### [Your instructions]
Would you please return the lines of the entries below starting at the line that has "În formă de U" and ending at the line that has "3. Stick it", both included, exactly as they are?

### Data extract ###

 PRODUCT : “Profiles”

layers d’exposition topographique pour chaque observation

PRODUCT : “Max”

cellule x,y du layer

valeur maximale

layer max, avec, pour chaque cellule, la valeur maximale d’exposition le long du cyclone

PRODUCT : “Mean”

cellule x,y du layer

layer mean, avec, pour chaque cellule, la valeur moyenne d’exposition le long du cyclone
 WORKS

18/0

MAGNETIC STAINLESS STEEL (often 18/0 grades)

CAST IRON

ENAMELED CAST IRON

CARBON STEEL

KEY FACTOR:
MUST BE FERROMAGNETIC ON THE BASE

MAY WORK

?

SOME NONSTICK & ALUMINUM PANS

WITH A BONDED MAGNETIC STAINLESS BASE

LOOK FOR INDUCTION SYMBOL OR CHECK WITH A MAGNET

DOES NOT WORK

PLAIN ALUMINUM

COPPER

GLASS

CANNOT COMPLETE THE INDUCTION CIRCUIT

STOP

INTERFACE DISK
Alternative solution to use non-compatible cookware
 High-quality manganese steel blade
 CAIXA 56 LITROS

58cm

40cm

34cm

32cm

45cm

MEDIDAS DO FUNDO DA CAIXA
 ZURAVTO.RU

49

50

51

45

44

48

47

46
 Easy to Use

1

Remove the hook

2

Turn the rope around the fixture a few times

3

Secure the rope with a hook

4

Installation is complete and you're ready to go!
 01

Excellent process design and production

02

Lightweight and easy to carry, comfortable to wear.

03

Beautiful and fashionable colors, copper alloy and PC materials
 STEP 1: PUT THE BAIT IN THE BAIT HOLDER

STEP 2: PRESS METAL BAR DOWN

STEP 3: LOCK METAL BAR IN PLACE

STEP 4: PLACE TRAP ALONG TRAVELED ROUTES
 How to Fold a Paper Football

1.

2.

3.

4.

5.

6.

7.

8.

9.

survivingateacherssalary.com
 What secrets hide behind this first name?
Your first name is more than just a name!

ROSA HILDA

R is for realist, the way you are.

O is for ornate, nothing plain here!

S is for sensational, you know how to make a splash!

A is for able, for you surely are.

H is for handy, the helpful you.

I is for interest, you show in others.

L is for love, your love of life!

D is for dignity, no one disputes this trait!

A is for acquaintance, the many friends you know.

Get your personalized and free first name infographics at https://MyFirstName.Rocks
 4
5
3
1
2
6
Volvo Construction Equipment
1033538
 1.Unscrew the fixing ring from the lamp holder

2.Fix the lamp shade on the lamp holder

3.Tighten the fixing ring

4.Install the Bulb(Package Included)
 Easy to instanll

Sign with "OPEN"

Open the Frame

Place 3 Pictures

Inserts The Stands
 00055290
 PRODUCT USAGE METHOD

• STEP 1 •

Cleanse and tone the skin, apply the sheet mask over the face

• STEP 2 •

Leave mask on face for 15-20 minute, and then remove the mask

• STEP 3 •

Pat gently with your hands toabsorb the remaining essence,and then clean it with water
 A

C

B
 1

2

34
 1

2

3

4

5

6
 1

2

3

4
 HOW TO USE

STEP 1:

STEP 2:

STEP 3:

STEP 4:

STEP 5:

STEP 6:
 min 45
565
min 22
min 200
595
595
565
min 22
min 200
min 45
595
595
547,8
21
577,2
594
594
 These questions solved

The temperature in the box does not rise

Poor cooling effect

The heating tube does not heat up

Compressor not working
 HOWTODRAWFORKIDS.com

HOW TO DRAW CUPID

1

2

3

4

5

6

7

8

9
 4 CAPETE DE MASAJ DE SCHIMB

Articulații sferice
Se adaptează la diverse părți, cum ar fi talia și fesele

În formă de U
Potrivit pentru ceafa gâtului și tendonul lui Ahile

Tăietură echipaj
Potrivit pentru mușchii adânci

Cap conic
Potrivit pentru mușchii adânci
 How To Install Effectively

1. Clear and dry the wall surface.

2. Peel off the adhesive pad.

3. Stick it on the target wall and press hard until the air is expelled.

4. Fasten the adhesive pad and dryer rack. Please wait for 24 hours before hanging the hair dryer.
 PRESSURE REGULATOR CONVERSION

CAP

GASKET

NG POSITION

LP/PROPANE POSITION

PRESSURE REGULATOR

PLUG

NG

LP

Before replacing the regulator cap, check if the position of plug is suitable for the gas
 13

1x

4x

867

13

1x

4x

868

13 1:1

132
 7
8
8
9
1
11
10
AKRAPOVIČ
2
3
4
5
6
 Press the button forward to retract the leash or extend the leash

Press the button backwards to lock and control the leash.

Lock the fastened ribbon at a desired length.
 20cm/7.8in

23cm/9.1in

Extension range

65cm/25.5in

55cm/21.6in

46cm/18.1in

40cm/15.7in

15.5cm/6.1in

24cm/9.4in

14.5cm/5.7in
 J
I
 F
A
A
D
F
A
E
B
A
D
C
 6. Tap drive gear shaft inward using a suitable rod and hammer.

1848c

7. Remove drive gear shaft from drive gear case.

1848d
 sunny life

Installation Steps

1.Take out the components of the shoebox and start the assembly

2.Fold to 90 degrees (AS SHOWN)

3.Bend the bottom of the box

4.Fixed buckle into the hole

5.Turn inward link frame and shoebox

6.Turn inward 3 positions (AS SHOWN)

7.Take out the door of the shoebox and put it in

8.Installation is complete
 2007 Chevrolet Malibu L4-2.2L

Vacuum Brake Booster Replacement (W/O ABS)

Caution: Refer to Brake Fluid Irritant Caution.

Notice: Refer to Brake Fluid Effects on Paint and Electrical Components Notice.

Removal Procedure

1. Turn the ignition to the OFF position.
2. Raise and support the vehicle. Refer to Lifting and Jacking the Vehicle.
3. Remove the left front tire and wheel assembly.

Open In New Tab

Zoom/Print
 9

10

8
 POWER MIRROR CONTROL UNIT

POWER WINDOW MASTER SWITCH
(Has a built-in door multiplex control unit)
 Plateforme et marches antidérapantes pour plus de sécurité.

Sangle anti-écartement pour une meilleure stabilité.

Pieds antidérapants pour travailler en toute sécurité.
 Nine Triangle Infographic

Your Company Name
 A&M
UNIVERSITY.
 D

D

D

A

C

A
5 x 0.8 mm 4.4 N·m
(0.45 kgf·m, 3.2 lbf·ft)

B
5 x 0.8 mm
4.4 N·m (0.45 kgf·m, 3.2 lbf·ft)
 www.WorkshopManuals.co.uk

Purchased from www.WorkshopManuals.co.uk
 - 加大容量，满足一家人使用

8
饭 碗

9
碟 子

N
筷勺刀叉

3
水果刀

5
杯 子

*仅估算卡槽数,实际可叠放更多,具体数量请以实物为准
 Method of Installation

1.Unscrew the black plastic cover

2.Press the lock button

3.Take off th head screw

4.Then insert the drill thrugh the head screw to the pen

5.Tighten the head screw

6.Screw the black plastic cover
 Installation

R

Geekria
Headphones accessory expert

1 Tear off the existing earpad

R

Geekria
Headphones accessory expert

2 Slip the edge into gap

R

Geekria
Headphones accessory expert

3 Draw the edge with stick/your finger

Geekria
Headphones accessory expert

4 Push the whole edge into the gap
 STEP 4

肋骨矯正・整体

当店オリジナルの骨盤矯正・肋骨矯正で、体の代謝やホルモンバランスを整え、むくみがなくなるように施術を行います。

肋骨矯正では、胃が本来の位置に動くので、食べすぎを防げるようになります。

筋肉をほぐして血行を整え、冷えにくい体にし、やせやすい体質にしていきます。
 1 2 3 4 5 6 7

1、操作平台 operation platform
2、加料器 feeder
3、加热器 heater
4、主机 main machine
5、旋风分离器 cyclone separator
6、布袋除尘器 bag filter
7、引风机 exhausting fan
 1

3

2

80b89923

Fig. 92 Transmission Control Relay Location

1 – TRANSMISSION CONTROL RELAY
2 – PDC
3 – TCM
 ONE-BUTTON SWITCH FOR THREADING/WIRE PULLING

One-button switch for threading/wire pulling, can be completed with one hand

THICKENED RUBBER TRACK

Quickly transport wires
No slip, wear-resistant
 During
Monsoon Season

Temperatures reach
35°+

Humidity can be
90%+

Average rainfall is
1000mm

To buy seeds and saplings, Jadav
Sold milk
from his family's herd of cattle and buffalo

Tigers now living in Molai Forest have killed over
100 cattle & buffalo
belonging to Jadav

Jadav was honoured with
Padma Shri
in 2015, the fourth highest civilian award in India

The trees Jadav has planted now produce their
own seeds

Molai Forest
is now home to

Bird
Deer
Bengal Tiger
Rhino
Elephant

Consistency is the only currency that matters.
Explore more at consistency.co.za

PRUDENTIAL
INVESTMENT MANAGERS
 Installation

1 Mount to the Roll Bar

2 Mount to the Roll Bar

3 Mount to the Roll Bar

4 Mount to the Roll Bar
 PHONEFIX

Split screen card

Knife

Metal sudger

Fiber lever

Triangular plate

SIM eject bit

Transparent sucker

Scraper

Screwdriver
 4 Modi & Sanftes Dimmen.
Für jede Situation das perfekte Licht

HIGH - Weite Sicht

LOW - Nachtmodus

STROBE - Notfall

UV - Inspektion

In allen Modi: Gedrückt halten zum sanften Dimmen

###

### [Solution to this exercise]
În formă de U
Potrivit pentru ceafa gâtului și tendonul lui Ahile

Tăietură echipaj
Potrivit pentru mușchii adânci

Cap conic
Potrivit pentru mușchii adânci
 How To Install Effectively

1. Clear and dry the wall surface.

2. Peel off the adhesive pad.

3. Stick it on the target wall and press hard until the air is expelled.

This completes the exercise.